EXTRACT TO READ

[Start]

Joel Rasmus Felix (born 13 January 1998) is a Danish professional footballer who plays as a centre-back for Danish Superliga club Silkeborg IF.

Career

Youth years
Felix is the son of a Saint Lucian father and Danish mother. He moved to Denmark as a child with his family, and started playing football at Vanløse IF and later at B.93. He later ended up joining F.C. Copenhagen.

Senior career
Felix sat on the bench for one Danish Superliga game for F.C. Copenhagen in March 2016, but never got his official debut for the club, before he was sold to Dutch club FC Twente on 26 July 2017, where he was going to play for the reserve team, Jong FC Twente. Felix signed a two-year contract with an option for one further year.

[End]

STATED EXERCISE 1
Copy word for word the part of the footballer profile that opens with the words containing "Joel Rasmus Felix" and closes with "joining F.C. Copenhagen.".

[Saved entries]
[Start]

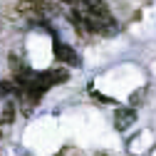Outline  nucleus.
Instances as JSON below:
<instances>
[{
	"instance_id": "obj_3",
	"label": "nucleus",
	"mask_w": 156,
	"mask_h": 156,
	"mask_svg": "<svg viewBox=\"0 0 156 156\" xmlns=\"http://www.w3.org/2000/svg\"><path fill=\"white\" fill-rule=\"evenodd\" d=\"M10 92H15V84H0V99H5Z\"/></svg>"
},
{
	"instance_id": "obj_2",
	"label": "nucleus",
	"mask_w": 156,
	"mask_h": 156,
	"mask_svg": "<svg viewBox=\"0 0 156 156\" xmlns=\"http://www.w3.org/2000/svg\"><path fill=\"white\" fill-rule=\"evenodd\" d=\"M134 122H136V112H134L131 107H122V109H116V116H114V124H116V129H119V131L129 129V126H131Z\"/></svg>"
},
{
	"instance_id": "obj_1",
	"label": "nucleus",
	"mask_w": 156,
	"mask_h": 156,
	"mask_svg": "<svg viewBox=\"0 0 156 156\" xmlns=\"http://www.w3.org/2000/svg\"><path fill=\"white\" fill-rule=\"evenodd\" d=\"M55 57H57V62L69 65V67H80L82 65L80 55H77L69 45H65V42H55Z\"/></svg>"
}]
</instances>
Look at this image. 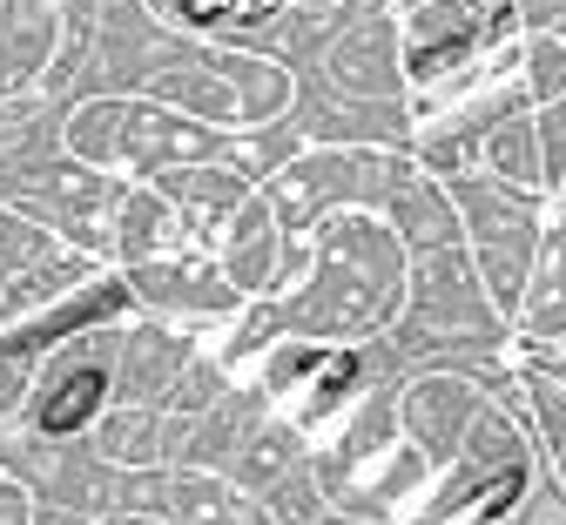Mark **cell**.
I'll list each match as a JSON object with an SVG mask.
<instances>
[{
  "instance_id": "obj_1",
  "label": "cell",
  "mask_w": 566,
  "mask_h": 525,
  "mask_svg": "<svg viewBox=\"0 0 566 525\" xmlns=\"http://www.w3.org/2000/svg\"><path fill=\"white\" fill-rule=\"evenodd\" d=\"M102 385H108L102 370H75V378H67V385L41 405V424H48V431H75V424L102 405Z\"/></svg>"
},
{
  "instance_id": "obj_2",
  "label": "cell",
  "mask_w": 566,
  "mask_h": 525,
  "mask_svg": "<svg viewBox=\"0 0 566 525\" xmlns=\"http://www.w3.org/2000/svg\"><path fill=\"white\" fill-rule=\"evenodd\" d=\"M513 498H520V472H506V479H500V485H492V492H485V505H479V512H485V518H500V512H506V505H513Z\"/></svg>"
}]
</instances>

[End]

STATED EXERCISE 2
Please return every line of the entries that holds the string "JSON".

WRITTEN ANSWER 1
Joel Rasmus Felix (born 13 January 1998) is a Danish professional footballer who plays as a centre-back for Danish Superliga club Silkeborg IF.

Career

Youth years
Felix is the son of a Saint Lucian father and Danish mother. He moved to Denmark as a child with his family, and started playing football at Vanløse IF and later at B.93. He later ended up joining F.C. Copenhagen.

WRITTEN ANSWER 2
Instances as JSON below:
I'll list each match as a JSON object with an SVG mask.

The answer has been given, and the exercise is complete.